Sunday, September 18, 2016

Initial Reaction of Citizen: Most Protruding Details

       Rankine's Citizen is an engaging piece of work that will make you think closely about the world of color, racism and the different contexts in which it appears. My initial impression of the piece was based on a few specific details outlined throughout the diverse style of the book.

       There were three distinct styles of writings I noticed, which alternate a complete cycle by the first half of the book. The first was a sequence of scenarios in which Rankine addresses the audience, (me) the reader, very directly in her segments that place the audience into certain situations by literally addressing the reader with the second person pronoun “you.” (These first occur in Section I and reappear throughout alternating with sections of verse; good examples include pages 12,13, 77). Next appeared the almost analytical essay about Youngman’s Art Thoughtz and Serena Williams which expressed a tone of outrage over the situation and over the ideas posed by Youngman in his distinction between a successful artist and a successful black artist (Section II). Next, Section IV transitions into a more obscure form of poetry. It is no longer clear prose, but full of metaphors and poetic devices.
   
           If you look at the book as a piece in terms of rhetoric, I believe that Rankine uses different mediums of writing to serve as different components of an argument. Her segments of scenarios in prose act as evidence, she does not explain them, but states them. As the reader placed into the scenario, she allows you to enter the scenario and judge the ongoing situation yourself or form you own opinion before the more poetic, metaphorical sections come in to act as a sort of analysis of these events. The scenario sections are merely stated as they are, Rankine’s thoughts about them are not mentioned, but in the poetry sequences, she gives us more of her own thoughts of the situations she posed for us. (75-6, 77) Personally, I think the explicatory sections, section II in particular, was most resembling of a protesting tone.  

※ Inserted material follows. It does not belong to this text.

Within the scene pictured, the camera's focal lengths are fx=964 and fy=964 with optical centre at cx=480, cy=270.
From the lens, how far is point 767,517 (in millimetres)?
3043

            I noticed that a major theme in the sections is seeing or not seeing black, both of which can be a negative thing. On page 77, the man at the drug store says “No, no, no, I really didn’t see you.” On page 78, the man showing a picture says “She is [beautiful], beautiful and black, like you. It is the implicit invisibility of the person on page 77 and the explicit acknowledgement of the color on page 78 that carries this theme. However, as I was reading page 77, I could also imagine the invisible person to be non-colored because there was no specific description. Now, I wonder, does this book also play on our assumptions as readers? Did we all assume that the invisible person on page 77 is black? Is this a point made in Rankine’s writing, or am I simply out of bounds?


Note: I would also like to discuss the “I” topic on page 71

Works Cited

Rankine, Claudia. Citizen: An American Lyric. Minneapolis: Graywolf, 2014. Print.